◆ Testo da esaminare:
- - - - - - -
La madre di tutte le province. Valutazione 3 stelle su cinque

di Bruce Harper


Feedback: 1664 | altri commenti e recensioni di Bruce Harper
giovedì 13 settembre 2012

Il battesimo del fuoco dietro la cinepresa di Fausto Parvidino è un film generoso, divertente e gradevole. E plumbeo. Come il cielo del Piemonte. Profondo Nord. Il nord del Nord.
Il film racconta del consueto gruppo di ragazzi irrequieti, smarriti, ribelli, immortalati nel loro più naturale e congeniale contesto: la provincia. Ragazzi disperati, indecisi, costretti a pirotecniche acrobazie emotive per sfuggire alla morsa del proprio avvilente destino. Aspiranti-uomini allo sbaraglio che non coltivano più attese di nessun tipo sul proprio futuro se non quella di arrivare al sabato successivo pronti per sfogare tutto il loro livore nel week-end. Weekend forzati. Gioventù forzata. Feste a base di scazzi, alcol e droga.
Paravidino ha girato un ordinario romanzo di formazione immerso nelle tinte di un affresco generazionale sulla vita di provincia.
La scansione narrativa, soprattutto nella prima parte, è tanto articolata quanto stereotipata. Non bastava già una camionata di inutili film americani dannatamente-uguali-a-se-stessi a propinarci l’ennesimo rocambolesco e artificioso antefatto, ci si è messo pure Paravidino! L’iniziale intreccio di piani temporali complica decisamente l’introduzione dei caratteri, nonostante il tutto venga alleggerito dai toni della commedia e dai variopinti quadretti familiari in stile Favoloso mondo di Ameliè o Tenenbau, ma la deriva caricaturale è scongiurata grazie ad alcune magistrali prove d’attore: l’ingenua Cinzia, interpretata da una splendida Iris Fusetti, e lo stesso Paravidino, secondo noi molto più bravo davanti che dietro la macchina da presa, che incarna il testimone ideale, inerte e incredulo, di tutta la vicenda. Un Luigi Locascio più stralunato e schizzato, che gigioneggia impavido Chaplin nel concitato epilogo da post-sbronza.
Un film in generale saturo di parole e dialoghi, ma non scevro d’azione e che giocoforza risulta essere interessante soprattutto in quelle fasi dove emerge il non-detto, i silenzi. E tutta l’afasia di un’ umanità allo sbando. Frangenti, in cui affiora prepotente la straordinaria musica di Nicola Tescari al quale va oggettivamente data una nota di merito. Colonna sonora che in certi tratti riecheggia i toni epici delle musiche Western, al pari di Valerio Binasco, l’attore che incarna il marito di Valeria Golino, e al pari del titolo stesso del film.
- - - - - - -
◆ Materiale presentato:
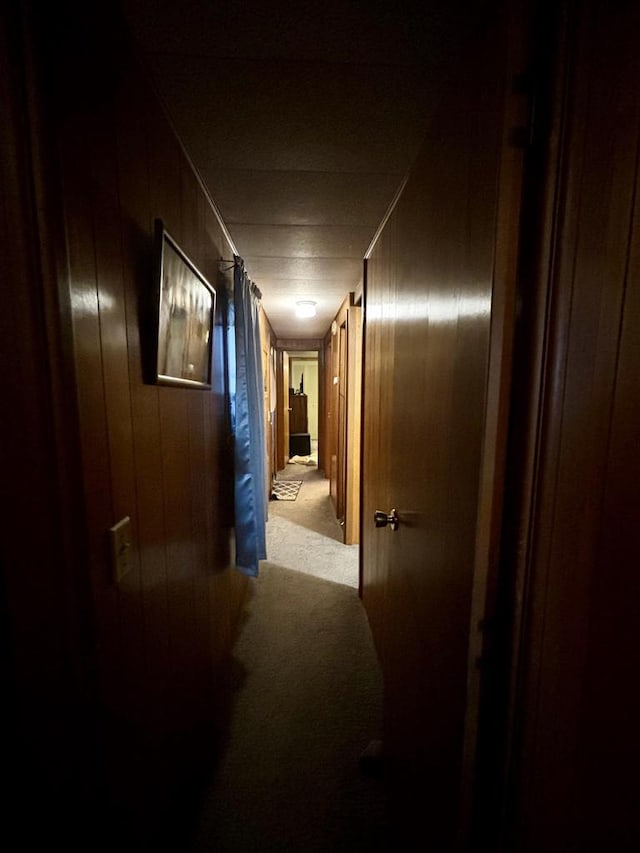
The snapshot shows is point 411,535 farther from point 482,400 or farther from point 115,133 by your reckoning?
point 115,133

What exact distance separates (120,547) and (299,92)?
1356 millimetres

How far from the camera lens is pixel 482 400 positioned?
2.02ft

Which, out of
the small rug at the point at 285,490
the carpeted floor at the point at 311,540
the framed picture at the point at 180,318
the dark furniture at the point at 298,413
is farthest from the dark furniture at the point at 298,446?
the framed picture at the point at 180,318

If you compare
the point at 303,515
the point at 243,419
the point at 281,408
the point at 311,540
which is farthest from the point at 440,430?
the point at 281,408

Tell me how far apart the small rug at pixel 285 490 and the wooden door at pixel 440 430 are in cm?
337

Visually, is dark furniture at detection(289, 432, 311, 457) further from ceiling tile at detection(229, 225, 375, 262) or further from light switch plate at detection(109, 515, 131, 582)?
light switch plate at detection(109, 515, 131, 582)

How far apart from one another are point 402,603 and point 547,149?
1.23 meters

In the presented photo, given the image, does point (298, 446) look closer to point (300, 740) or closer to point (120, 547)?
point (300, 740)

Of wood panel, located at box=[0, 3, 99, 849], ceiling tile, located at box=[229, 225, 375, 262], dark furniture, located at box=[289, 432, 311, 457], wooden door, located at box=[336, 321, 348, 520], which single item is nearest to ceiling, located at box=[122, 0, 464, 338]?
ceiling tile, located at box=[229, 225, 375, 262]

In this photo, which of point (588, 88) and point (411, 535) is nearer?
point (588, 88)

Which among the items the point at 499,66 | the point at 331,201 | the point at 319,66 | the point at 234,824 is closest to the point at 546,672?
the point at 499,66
- - - - - - -
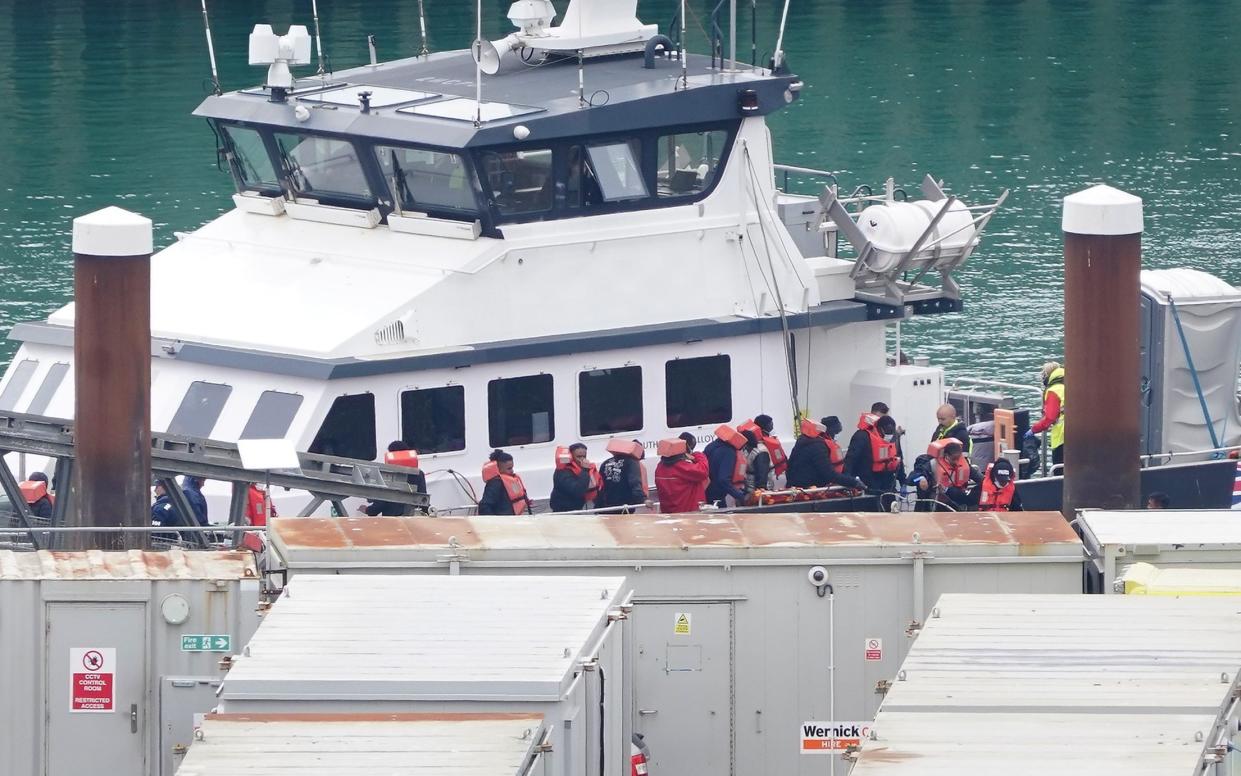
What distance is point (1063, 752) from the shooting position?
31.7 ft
- - - - - - -
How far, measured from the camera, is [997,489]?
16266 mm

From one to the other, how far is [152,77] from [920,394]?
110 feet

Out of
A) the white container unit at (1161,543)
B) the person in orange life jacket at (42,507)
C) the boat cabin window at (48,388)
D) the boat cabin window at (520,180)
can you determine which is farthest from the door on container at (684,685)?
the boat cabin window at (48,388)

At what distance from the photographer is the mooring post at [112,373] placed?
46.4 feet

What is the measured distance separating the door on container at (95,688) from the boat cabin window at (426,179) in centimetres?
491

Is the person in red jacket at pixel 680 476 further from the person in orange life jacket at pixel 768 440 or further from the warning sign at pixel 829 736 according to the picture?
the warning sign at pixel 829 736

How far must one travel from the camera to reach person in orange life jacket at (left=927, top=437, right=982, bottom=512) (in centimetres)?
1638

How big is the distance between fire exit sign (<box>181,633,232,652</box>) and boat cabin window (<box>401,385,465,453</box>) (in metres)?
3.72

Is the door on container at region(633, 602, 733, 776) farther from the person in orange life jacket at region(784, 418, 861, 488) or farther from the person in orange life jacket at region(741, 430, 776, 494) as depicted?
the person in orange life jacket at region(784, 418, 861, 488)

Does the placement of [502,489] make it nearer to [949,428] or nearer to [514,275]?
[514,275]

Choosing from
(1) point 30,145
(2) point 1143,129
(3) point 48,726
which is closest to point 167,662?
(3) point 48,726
- - - - - - -
◆ Esercizi da svolgere:
**1)** Riscrivi in forma più concisa il paragrafo della recensione che comincia con «Il film racconta del consueto gruppo», conservandone i fatti principali.
**2)** Riassumi la recensione in due frasi.
I record provengono da una fonte diversa.

◆ Risposte agli esercizi:
**1)** Il film segue un gruppo di ragazzi di provincia irrequieti, smarriti e ribelli, che cercano di sfuggire a un destino avvilente. Senza attese per il futuro, aspettano solo il sabato per sfogare il loro livore in feste fatte di scazzi, alcol e droga.

**2)** La recensione giudica il film generoso, divertente e gradevole, ma anche plumbeo, e ne descrive la storia di un gruppo di ragazzi irrequieti e ribelli nel contesto della provincia. La narrazione della prima parte è ritenuta articolata e stereotipata, ma alcune prove d'attore evitano la deriva caricaturale e alla musica di Nicola Tescari viene riconosciuta una nota di merito.